Stated problem 1: Return each line of the entries that contains the string "shown".

Text passage:
──────

2. **Workers** (`rewrite.rs`, `rewrite_block.rs`) - pull candidate descriptors, perform precise overlap check, emit rewritten `OwnedBlock`s or demote to false-positive passthrough.
3. **Drain / stream output** (`drain.rs`, `stream_output.rs`, `streaming.rs`) - results reordered to file order; consecutive passthroughs coalesced; gap creates interleaved at sorted positions.

Optional `--locations-on-ways` (`node_locations.rs`): preserves/updates inline way-node coordinates through the merge.

### diff / derive-changes

Two-pointer merge-join over two sorted PBFs. Three phases per element type (nodes, ways, relations). Each element compared by content equality (coordinates, tags, refs, members).

- Sequential path (`diff/mod.rs`, `derive.rs`): `StreamingBlocks` merge-join on the calling thread.
- Sharded parallel path (`diff/parallel.rs`, `derive_parallel.rs`): `DiffOptions::num_shards >= 2` partitions the ID space across shards and dispatches per-shard merge-joins in parallel.
- `diff` → text or summary output
- `diff --format osc` (derive-changes) → OSC XML output

### extract

Geographic extraction with three strategies:
- `--simple` - single pass, blob-filter by bbox, may leave dangling refs
- Default (complete-ways) - two passes: pass 1 collects way-referenced node IDs, pass 2 emits all
- `--smart` - three passes: also completes multipolygon/boundary relation members

Multi-extract via `--config` JSON: single pass producing multiple output files.

### tags-filter

Tag expression matching with dependency expansion:
1. Build `BlobFilter` from union of tag keys
2. Blob filter → pipelined decode → element matching
3. Default: matched relations pull in member ways/nodes transitively (multi-pass)
4. With `-R`: single pass, direct matches only

Also supports `--input-kind osc` for filtering OSC change files.

### getid / getparents

- `getid`: indexed seek (via `IndexedReader`) or full scan. Optional `--add-referenced` (two-pass) and `--invert` (removeid).
- `getparents`: full scan, reverse-lookup of ways/relations referencing given IDs.

### add-locations-to-ways

Embeds node coordinates in ways. Three index strategies:

**Dense** (default): file-backed mmap, direct addressing by node ID. Pass 0 builds an `IdSet` of way-referenced nodes, pass 1 populates index via node-only scanner (lock-free parallel writes), pass 2 enriches ways.

──────

[Data extracted from a collection]
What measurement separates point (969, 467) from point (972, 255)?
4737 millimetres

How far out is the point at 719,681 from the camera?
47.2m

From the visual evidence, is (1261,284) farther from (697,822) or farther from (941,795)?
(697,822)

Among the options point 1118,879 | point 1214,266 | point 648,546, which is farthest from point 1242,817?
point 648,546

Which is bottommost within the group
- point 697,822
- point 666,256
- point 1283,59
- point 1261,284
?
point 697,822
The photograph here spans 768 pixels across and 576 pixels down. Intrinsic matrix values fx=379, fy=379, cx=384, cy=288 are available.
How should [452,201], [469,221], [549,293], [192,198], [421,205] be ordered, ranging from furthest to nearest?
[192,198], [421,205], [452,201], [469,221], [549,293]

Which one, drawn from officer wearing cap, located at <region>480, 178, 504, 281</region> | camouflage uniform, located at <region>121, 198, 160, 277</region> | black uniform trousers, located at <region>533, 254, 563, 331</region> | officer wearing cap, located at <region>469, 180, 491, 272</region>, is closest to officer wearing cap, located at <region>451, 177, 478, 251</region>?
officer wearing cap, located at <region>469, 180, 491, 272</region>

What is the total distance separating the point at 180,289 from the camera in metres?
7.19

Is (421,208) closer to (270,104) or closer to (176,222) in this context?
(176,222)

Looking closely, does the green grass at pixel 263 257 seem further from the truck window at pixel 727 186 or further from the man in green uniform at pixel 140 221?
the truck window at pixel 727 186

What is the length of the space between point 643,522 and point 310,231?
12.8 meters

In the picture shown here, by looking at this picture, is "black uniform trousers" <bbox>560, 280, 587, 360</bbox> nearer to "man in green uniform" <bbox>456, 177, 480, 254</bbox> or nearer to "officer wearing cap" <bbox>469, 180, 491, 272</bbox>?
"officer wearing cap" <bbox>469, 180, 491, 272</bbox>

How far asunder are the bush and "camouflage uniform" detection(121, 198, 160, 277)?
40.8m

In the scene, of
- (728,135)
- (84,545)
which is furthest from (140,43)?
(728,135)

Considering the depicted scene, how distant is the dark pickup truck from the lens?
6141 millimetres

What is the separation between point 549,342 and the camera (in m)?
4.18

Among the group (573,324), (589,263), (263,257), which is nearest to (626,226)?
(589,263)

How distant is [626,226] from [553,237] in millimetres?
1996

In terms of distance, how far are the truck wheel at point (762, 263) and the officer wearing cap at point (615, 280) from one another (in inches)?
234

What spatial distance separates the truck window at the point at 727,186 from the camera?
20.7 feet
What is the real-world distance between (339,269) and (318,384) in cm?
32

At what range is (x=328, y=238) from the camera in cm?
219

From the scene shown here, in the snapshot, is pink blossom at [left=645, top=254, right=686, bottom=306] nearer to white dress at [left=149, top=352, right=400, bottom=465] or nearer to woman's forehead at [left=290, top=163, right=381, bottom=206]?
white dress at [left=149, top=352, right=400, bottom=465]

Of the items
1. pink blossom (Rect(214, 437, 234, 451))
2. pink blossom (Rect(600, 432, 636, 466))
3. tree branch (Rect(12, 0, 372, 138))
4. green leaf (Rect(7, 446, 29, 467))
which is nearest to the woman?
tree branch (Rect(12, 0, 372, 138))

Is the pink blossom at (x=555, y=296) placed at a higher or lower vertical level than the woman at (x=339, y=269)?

──────

Stated problem 2: Say whether each statement agrees with the notes on the PBF commands, answering yes or no and quoting the deciding words: (a) The `--simple` extraction strategy may leave dangling refs. (b) With `-R`, tags-filter makes multiple passes. (c) `getparents` locates IDs by indexed seek.

Exercise result 1:
In the picture shown here, by looking at this picture, is "black uniform trousers" <bbox>560, 280, 587, 360</bbox> nearer to "man in green uniform" <bbox>456, 177, 480, 254</bbox> or nearer to "officer wearing cap" <bbox>469, 180, 491, 272</bbox>?
From the scene shown here, in the snapshot, is pink blossom at [left=645, top=254, right=686, bottom=306] nearer to white dress at [left=149, top=352, right=400, bottom=465] or nearer to woman's forehead at [left=290, top=163, right=381, bottom=206]?

Exercise result 2:
(a) Yes: "may leave dangling refs"
(b) No: "single pass, direct matches only"
(c) No: "full scan, reverse-lookup of ways/relations referencing given IDs"